MADRID, Aug. 12 (Xinhua) -- Spain's inflation rate climbed to 10.8 percent in July, the highest in 38 years, according to data published by the Spanish Statistical Institute (INE) on Friday.
In June, inflation stood at 10.2 percent.
INE has attributed the rise to higher electricity prices, coupled with price hikes for food and non-alcoholic drinks.
The new data have confirmed INE's preliminary predictions made on July 29 and shown that inflation is now at its highest level in Spain since September 1984.
Under its impact, the Spaniards have seen significant increases in the prices of eggs, milk and other dairy products, as well as meat, bread and cereals.
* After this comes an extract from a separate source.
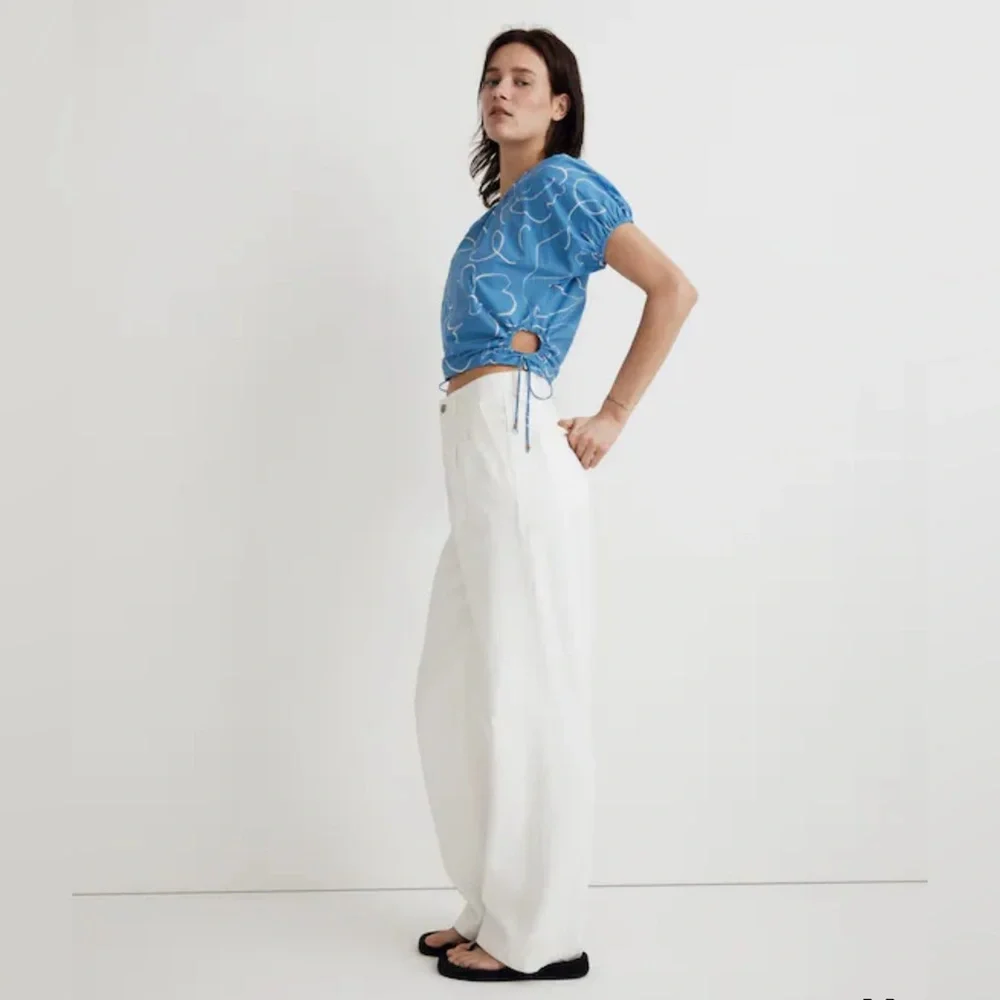 NWOT Madewell Embroidered Poplin Puff-Sleeve Cutout Crop Top, size L - Picture 2 of 6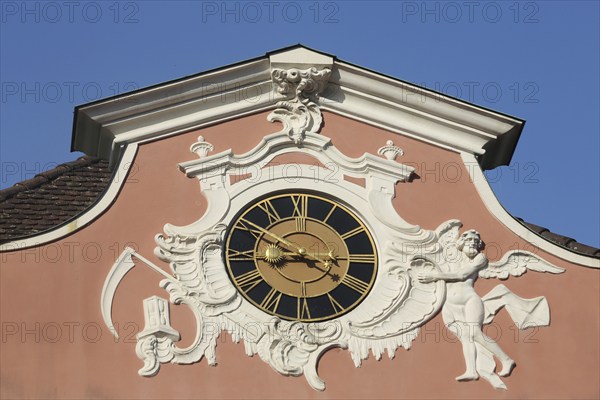 Gable with clock, relief, figures, detail, decoration, roof, angel, baroque, rococo, new castle, castle square, Meersburg, Obersee, Lake Constance, Lake Constance area, Baden-Württemberg, Germany, Europe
Electricity price also hiked in July, becoming one of the main causes of inflation.
Statistics show continued price hikes since the start of 2021. The inflation rate, still at 0 percent in February last year, has been rising consistently mainly due to rising energy prices. By the end of last year, the consumer price index (CPI) stood at 6.5 percent.
Inflation continued to rise at the start of this year and jumped to 9.8 percent in March, coinciding with the start of the Russia-Ukraine conflict, and climbed persistently until the current level except for April.
The Spanish government has tried to combat rising energy costs by lowering value-added tax on energy bills and reaching an agreement with the European Union allowing it to limit the effects of gas prices on the cost of electricity, as well as financing a 20-cent per liter reduction in the cost of gasoline.
However, with a severe drought that is likely to affect farm produce including olives, fruit and vegetables, food prices are set to rise further in the coming months, according to local media reports.